Une horde de hors-la-loi, poursuivis par des chasseurs de primes, accepte de voler des armes et munitions transportées en train, pour le général mexicain Mapache.

Réalisateur prometteur avec Coups de feu dans la Sierra (1962), Sam Peckinpah déçoit dès son troisième film, Major Dundee (1965) dont les producteurs avaient coupé trente minutes au montage. Une traversée du désert commence alors pour le réalisateur : viré du Kid de Cincinnati (1965), il ne tourne rien pendant trois ans. Mais un ami de la Warner parvient à le remettre en selle en lui faisant réaliser La Horde sauvage. Et Peckinpah rentre alors dans la légende du cinéma en signant l’un des plus grands westerns de tous les temps, sur le podium aux côtés des meilleurs John Ford et Sergio Leone. Réponse américaine aux westerns spaghetti, La Horde sauvage est particulièrement violent, et par la même moderne et actuel : Peckinpah veut en effet déconstruire la mythologie hollywoodienne du western, à base de manichéisme des personnages et de romantisme de la violence. Il révèle la mauvaise conscience de l’Amérique et la fin d’une époque, où ses héros truands, reliés par un code de l’honneur, ne font que progresser vers la mort, dans un monde qui n’est déjà plus pour eux, la conquête de l’Ouest étant achevée et la modernité commençant.

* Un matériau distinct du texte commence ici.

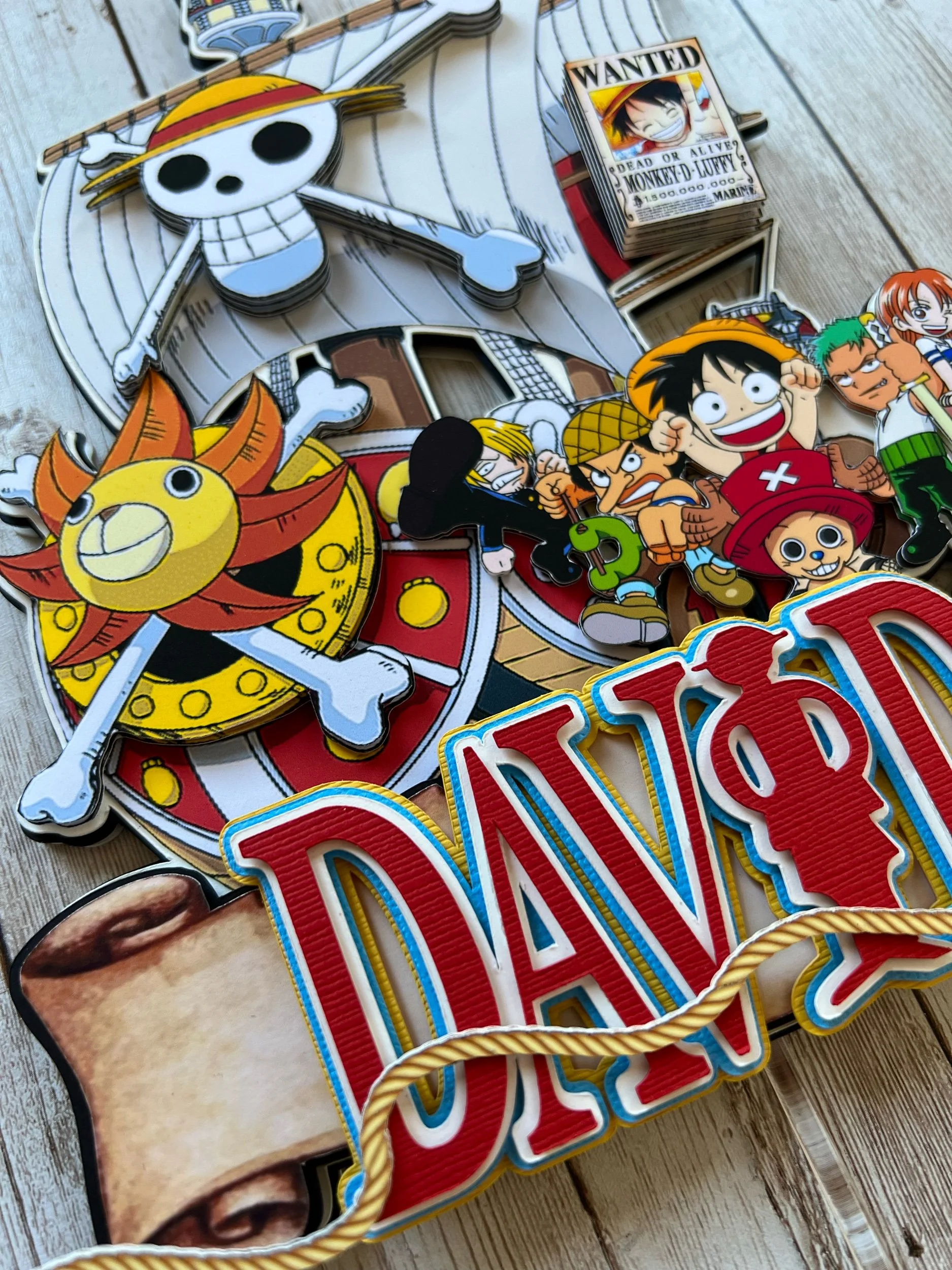 one piece cake topper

C’est donc par réalisme que le film est violent, cru et crépusculaire, où l’appât du gain et des plaisirs des prostitués dominent, où personne n’est à sauver – même les femmes et enfants ne font pas exception. Le film ne comporte que des séquences inoubliables, à commencer par les fusillades, notamment celles d’ouverture et de fermeture. Cette dernière est une des grandes scènes du cinéma américain : tournée en 12 jours (sur les 80 jours du tournage au total), elle nécessita 90.000 balles à blanc et plus de morts à l’écran que de figurants, ces derniers se relevant et se faisant recoudre leur costume pour retourner mourir à la prise suivante. La photographie est grandiose et renversante, le montage hors-norme et pénétrant, la durée du film totalement insensible, les acteurs excellents et plus vrais que nature. La musique de Jerry Fielding a été nominée aux Oscars, comme le scénario. On pourrait déverser les superlatifs à l’envie pour La Horde sauvage, concluons donc simplement qu’en plus d’un film clef du cinéma américain bien au-delà du genre western, il s’agit aussi et surtout d’une grande date dans la vie d’un cinéphile.